READING PASSAGE:
......

Part# 95079891 My local dealer where I purchased my car didn't have the shield in stock, but had it at their local parts warehouse
.They said they would have it for me by tomorrow and will cost me $68. NO WAY JOSE! Im going to outsmart these scammers so I
unexpectedly popped in their local parts warehouse and got it for $47. By the way I was curious what my dealer would charge me
to replace the shield they hacked with the one I purchased. I was quoted $50. NO WAY JOSE! I used the jack that came with the car
along with a small rachet and needle nose plyers and got to work. In no time I was done. I've learned that you really dont need a car ramp
to replace the shield like I previously thought. I didnt even have to go under it. I worked on it from the front and both sides of the car.
If you have long arms like me it helps. lol. By the way, the plastic fasteners that help keep the shield intact is re-usable and very easy
to pop out.


----------



## out cruzin (Sep 2, 2011)

Look how much was cut from original. Really dont think
that has no effect on aerodynamics of vehicle. Think again!


----------



## Vetterin (Mar 27, 2011)

Doesn't even seem to make any sense putting the hack job back on.

......

DATASET SECTION:
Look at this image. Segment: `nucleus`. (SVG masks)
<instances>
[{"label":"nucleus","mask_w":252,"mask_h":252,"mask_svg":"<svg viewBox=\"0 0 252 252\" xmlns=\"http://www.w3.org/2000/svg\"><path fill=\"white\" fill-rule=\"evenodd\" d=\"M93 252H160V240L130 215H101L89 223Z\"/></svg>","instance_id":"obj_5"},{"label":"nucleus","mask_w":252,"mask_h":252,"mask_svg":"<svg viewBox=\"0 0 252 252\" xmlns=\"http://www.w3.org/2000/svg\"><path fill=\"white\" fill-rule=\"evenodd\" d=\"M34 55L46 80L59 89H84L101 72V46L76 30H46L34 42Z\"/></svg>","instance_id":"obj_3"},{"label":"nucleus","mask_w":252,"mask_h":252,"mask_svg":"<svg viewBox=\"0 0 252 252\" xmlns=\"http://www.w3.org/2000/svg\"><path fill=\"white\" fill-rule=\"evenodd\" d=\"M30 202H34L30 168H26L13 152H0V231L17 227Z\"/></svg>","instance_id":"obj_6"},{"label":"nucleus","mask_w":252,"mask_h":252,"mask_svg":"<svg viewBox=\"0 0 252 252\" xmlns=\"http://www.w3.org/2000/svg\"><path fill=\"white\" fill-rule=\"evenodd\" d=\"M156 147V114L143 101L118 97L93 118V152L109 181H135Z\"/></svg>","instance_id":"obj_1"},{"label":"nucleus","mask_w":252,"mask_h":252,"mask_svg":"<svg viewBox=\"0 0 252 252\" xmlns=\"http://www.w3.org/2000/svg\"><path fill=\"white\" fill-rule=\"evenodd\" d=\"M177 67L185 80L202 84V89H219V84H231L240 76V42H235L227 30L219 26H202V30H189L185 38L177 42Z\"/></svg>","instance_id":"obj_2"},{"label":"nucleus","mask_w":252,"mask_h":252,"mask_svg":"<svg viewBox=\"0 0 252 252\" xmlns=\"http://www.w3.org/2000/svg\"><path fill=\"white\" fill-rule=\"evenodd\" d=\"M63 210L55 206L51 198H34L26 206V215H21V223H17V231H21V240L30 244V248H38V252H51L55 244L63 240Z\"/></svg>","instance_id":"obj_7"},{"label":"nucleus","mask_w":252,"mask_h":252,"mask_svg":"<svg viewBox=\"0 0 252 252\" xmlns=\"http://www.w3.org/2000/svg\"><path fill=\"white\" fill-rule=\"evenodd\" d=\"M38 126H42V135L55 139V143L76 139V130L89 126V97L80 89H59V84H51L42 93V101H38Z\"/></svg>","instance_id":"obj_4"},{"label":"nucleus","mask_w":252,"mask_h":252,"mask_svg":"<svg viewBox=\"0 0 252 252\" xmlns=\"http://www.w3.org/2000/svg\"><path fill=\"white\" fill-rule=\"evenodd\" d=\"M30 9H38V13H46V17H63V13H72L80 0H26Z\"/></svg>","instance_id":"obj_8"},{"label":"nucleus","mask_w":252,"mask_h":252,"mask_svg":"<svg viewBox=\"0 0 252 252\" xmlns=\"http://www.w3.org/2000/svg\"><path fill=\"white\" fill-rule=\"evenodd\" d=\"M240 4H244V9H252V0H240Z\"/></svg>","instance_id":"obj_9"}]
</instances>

......

WORK TO DO:
• a. For each statement about the forum thread on replacing the car's shield, answer yes or no, and quote the words from the thread that decide it.
(i) The dealership where the car was bought had the shield in stock.
(ii) The shield cost $47 at the local parts warehouse.
(iii) A car ramp turned out to be necessary for the job.
• b. Answer these questions from the forum thread on replacing the car's shield.
(i) What was the quoted price for the dealer to replace the shield?
(ii) Which tools were used for the job?
(iii) What does the thread say about the plastic fasteners?
• c. Please carry on the forum thread about replacing the car's shield, starting after its last post.

RESPONSES:
• a.
(i) No: "My local dealer where I purchased my car didn't have the shield in stock"
(ii) Yes: "popped in their local parts warehouse and got it for $47"
(iii) No: "I've learned that you really dont need a car ramp"

• b.
(i) $50
(ii) "the jack that came with the car along with a small rachet and needle nose plyers"
(iii) They are "re-usable and very easy to pop out."

• c.
----------



## sciphi (Aug 26, 2011)

out cruzin said:


> View attachment 11236
> 
> 
> 
> ...


Looks like a unmolested original 2012 shield.


----------



## spacedout (Dec 7, 2010)

I would probably paint "do not cut" on the center of that thing so if you take to the dealer they don't hack the new one up. I really should buy one of these, actually I should have never had the recall done. 

I still think GM went way overboard on the cuts, all that really needed to be done is 3-6inches along the oil pan drain side of the shield & maybe a few holes below the oil filter.


----------



## 70AARCUDA (Nov 14, 2010)

*HUMOR* -- Obviously, it was all just a clandestine-plot hatched by GM & NHSTA to 'hood-wink' unsuspecting Cruze owners into buying _another_ shield (ha,ha)!!






Did some looking around and part number #95079891 is not yet in the system, but it is listed _elsewhere_ as being the replacement for #95459793 and #95231317, which ARE numbers listed for Cruze and Verano vehicles...list $60/street $47.

Here is the Verano parts illustration of the *Deflector, Radiator Air, Underbody *(offical GM name), item *#8*:

http://www.tonkinonlineparts.com/images/parts/gm/fullsize/1006011P07-001.JPG


----------



## out cruzin (Sep 2, 2011)

sciphi said:


> Looks like a unmolested original 2012 shield.



Holy ****! How the **** did that get so dirty ? Gravel roads?


----------



## out cruzin (Sep 2, 2011)

spacedout said:


> I would probably paint "do not cut" on the center of that thing so if you take to the dealer they don't hack the new one up. I really should buy one of these, actually I should have never had the recall done.
> 
> I still think GM went way overboard on the cuts, all that really needed to be done is 3-6inches along the oil pan drain side of the shield & maybe a few holes below the oil filter.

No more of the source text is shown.